Sakura ve diğerleri kahkahalar eşliğinde bize bakıyordu. Sizin gibi arkadaşlar batsın. Ne oldu diye soracak olursanız. Kakashi hoca bizi gezmek adına ormanın derinlerine göndermişti. Her şey çok iyi gidiyordu tâ ki Sasuke yerde bulduğu bir yılan ile üzerime yürüyene kadar..
"Uzaklaş lan! Uzaklaş! " Sasuke sırıtarak bir adım daha attı. "Ama Naruto çok sevmiş diyorum seni.. Neden anlamıyorsun? " kaşlarımı çattım. Ben bunu çekecek ne yapmıştım Allah'ım?!
Shikamaru sırıtarak elindeki dalı yere fırlattı. "Bu ikisi salaklıkta herkesi aşmayı başardı. Kiba'yı bile. " Lan şu Uchiha'dan kurtulayım sıra sana gelecek.. "Sasuke gözünü seveyim çek onu.. " Sasuke kaşlarını kaldırdı. Yok anam kurtuluş yok, keşke yanıma yoğurt falan alsaydım.. "Az önce ormanı yakıyordun? Ne oldu o hırçın Naruto'ya? "

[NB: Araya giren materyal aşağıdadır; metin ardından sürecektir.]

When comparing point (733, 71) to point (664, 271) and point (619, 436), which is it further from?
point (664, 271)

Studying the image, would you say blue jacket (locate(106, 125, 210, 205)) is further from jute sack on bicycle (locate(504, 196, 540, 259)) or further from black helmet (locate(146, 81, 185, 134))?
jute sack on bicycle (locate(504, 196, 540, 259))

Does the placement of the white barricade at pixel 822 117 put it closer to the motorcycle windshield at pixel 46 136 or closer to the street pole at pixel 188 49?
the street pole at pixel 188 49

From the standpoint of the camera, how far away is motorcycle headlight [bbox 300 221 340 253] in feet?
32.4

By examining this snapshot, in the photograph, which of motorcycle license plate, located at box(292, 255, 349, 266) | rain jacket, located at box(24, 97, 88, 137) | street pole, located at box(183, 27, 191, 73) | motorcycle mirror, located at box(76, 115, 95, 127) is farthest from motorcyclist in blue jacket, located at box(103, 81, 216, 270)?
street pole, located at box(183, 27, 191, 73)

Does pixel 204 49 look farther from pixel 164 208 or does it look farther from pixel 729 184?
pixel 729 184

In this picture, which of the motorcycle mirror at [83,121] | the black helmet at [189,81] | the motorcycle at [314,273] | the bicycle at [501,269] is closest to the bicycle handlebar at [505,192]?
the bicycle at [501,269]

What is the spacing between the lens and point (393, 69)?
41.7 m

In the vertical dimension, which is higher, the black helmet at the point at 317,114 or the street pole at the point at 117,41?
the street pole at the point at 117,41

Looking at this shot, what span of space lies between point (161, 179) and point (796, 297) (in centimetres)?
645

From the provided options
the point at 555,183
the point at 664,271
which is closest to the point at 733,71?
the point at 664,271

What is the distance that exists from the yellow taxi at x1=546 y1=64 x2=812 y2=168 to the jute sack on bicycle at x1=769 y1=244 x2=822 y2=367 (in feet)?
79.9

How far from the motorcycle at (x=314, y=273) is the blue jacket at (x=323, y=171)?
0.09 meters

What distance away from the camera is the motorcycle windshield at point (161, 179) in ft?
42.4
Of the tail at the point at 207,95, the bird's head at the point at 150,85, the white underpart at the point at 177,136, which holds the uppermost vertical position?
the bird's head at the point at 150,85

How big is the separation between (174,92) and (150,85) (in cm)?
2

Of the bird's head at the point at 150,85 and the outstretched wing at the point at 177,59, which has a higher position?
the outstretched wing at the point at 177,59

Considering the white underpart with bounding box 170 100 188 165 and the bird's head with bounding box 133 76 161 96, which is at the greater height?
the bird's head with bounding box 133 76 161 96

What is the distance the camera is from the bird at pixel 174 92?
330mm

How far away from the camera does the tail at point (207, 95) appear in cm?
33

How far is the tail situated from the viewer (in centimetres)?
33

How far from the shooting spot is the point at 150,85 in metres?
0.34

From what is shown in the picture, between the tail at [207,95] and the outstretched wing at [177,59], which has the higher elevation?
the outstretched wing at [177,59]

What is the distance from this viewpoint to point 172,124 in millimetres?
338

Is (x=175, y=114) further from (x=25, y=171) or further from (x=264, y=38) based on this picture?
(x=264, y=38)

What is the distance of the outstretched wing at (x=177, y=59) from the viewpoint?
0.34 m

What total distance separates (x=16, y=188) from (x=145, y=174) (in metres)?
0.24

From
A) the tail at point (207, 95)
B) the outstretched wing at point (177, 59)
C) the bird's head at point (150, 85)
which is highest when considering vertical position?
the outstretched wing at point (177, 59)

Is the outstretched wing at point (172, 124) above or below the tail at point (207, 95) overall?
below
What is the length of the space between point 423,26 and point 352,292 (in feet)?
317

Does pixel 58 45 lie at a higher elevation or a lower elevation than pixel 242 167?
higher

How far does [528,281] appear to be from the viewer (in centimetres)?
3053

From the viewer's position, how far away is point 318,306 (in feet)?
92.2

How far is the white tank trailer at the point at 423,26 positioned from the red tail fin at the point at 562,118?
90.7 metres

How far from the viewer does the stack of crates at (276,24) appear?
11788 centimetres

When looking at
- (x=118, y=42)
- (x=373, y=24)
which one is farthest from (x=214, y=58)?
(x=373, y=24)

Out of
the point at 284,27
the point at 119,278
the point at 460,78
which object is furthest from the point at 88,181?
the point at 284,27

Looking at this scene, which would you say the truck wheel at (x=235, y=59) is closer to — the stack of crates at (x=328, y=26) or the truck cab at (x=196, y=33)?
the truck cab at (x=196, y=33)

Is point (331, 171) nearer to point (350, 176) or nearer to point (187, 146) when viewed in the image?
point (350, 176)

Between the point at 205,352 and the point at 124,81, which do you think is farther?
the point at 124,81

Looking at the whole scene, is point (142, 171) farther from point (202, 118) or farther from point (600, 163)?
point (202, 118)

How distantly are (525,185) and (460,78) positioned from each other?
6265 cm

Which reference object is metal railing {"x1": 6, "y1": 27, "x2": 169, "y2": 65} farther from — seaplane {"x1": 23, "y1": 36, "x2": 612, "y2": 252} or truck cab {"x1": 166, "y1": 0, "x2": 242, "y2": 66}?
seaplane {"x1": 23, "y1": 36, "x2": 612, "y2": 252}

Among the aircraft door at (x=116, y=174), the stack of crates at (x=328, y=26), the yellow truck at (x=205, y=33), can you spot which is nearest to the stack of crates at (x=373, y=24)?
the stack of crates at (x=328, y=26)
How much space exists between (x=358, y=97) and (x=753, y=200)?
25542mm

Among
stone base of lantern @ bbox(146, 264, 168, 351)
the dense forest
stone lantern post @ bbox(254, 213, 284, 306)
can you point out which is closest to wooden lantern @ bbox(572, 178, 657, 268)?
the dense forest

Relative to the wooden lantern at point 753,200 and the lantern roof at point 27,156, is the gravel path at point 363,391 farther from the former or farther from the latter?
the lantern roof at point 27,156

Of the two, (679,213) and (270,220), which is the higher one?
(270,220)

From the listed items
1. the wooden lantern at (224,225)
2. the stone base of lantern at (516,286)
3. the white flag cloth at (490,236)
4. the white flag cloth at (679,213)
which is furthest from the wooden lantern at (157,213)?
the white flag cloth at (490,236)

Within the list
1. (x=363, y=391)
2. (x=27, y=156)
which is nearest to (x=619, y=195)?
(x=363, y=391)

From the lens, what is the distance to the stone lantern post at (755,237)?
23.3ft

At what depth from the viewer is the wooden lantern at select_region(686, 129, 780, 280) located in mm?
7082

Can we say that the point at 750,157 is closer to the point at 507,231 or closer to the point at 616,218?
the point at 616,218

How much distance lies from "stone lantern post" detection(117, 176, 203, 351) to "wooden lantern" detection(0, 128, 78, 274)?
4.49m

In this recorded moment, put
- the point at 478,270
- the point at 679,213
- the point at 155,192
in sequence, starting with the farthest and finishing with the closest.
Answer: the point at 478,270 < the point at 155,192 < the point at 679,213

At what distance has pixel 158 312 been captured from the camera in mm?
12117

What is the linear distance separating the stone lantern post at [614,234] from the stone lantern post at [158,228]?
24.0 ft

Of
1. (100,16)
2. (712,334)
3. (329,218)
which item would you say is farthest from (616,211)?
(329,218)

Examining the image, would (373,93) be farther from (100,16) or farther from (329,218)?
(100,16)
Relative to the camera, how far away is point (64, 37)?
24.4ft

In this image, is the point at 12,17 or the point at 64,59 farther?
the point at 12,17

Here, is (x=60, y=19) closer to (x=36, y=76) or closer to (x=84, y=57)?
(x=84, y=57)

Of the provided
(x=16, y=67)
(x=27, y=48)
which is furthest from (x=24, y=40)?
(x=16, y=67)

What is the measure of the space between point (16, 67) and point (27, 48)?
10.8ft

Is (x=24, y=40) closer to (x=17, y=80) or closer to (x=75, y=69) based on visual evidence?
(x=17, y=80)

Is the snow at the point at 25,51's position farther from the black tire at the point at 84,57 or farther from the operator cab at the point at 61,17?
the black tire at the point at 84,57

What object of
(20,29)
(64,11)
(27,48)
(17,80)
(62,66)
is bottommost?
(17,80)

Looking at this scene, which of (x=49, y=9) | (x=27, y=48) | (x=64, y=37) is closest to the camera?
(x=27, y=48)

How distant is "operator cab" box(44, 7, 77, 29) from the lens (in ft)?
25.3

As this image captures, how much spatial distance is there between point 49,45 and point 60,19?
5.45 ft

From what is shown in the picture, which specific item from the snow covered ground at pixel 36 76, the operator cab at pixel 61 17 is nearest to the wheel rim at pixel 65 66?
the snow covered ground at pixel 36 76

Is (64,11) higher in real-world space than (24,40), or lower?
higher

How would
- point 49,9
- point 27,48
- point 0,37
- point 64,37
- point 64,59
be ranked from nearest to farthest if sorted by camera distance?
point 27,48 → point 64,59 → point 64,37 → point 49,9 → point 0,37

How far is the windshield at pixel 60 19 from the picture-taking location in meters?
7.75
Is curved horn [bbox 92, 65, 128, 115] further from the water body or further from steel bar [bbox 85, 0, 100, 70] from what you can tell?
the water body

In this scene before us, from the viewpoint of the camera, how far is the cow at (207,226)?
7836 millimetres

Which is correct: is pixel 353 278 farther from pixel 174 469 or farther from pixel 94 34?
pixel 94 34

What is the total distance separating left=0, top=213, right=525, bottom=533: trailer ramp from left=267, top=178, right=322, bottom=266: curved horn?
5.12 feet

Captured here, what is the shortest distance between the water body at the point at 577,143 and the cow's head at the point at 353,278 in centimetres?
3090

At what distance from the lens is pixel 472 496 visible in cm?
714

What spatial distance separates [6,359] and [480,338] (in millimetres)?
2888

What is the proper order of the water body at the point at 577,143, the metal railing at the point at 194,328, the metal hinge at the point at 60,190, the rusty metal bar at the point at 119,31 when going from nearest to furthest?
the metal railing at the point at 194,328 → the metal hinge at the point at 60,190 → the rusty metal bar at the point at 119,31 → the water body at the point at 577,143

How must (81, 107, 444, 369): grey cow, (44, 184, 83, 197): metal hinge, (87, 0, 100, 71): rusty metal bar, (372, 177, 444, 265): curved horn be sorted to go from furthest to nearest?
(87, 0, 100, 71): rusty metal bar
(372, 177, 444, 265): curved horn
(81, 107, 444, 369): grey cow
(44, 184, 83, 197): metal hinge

"Allah senin de benim de belasını versin! " Kendime bela okuyacak kadar düşmüştüm. Bunu bana yaşatanlar utansın. Bir-iki adım atarak arkamı döndüm ve koşmaya başladım. "Siktir git başımdan manyak! Bak peşimden gelme.. " Tabi beni dinledi mi? Hayır.
-
Yarım saat boyunca Sasuke kovalamış ben ise kaçmaya çalışmıştım. Sonunda ise ikimiz de pes etmiş ve çocukların yanına dönmüştük. "Allah belanı versin. Yürümeye dermanım kalmadı. El insaf yani değil mi? " O da benim gibi nefes nefese kalmış bir şekildeydi. "Konuşmaya dermanın var ama.. " Kaşlarımı çatarak Sasuke'ye döndüm. Bakın görün oğlum bu yaptığı yanına kalmayacak. Yoksa benim adım da Naruto değil!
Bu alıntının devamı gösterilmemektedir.